• **PARTS OF THE EXERCISE**:
**a)** From the forum thread about the sporadic oil light, list every possible cause or change that corradokidg60 raises in reply to the first post.
**b)** Using the forum thread about the sporadic oil light, decide whether each statement agrees with the thread: (i) After the oil light came on, the first poster found the oil level low. (ii) The first poster installed a new pressure sensor. (iii) The temperature gauge reads lower than usual while the problem occurs.

• **PROVIDED TEXT**:
★ ★ ★ ★ ★

# sporadic oil light when hot out?



## tkerb92 (Sep 19, 2010)

so about 6 weeks ago i was driving and my oil light came on and went off a few times and i checked my oil and there was a perfect amount. that day it was 75 degrees out. then it was in the 50's or lower for the next few week. then another decently warm day came around and the same thing happened. no today it is 85 out n its happening again. also my temp gauge is higher than usual when i have this problem. someone please help me out here.


----------



## corradokidg60 (May 14, 2002)

Wrong weight oil? Different brand filter? Anything new since the last oil change? Could just be the pressure sensor.


----------



## tkerb92 (Sep 19, 2010)

corradokidg60 said:


> Wrong weight oil? Different brand filter? Anything new since the last oil change? Could just be the pressure sensor.


i did an oil change because it was needed any way and used thicker oil, didnt fix the problem though so i got a new pressure sensor and now its night and not as hot out anymore sooo i will have to wait till tomorrow to determine if that was the problem


----------



## cuppie (May 4, 2005)

Define "thicker"? What were you using before, and what did you put in it this time?

★ ★ ★ ★ ★

• **DATA BLOCK**:

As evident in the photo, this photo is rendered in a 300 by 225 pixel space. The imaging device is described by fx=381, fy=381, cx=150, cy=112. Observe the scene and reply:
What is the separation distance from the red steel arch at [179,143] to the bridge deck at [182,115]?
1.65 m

★ ★ ★ ★ ★

• **SOLUTION LIST**:
**a)**
- Wrong weight oil
- Different brand filter
- Anything new since the last oil change
- The pressure sensor

**b)**
(i) No: "i checked my oil and there was a perfect amount"
(ii) Yes: "so i got a new pressure sensor"
(iii) No: "also my temp gauge is higher than usual when i have this problem"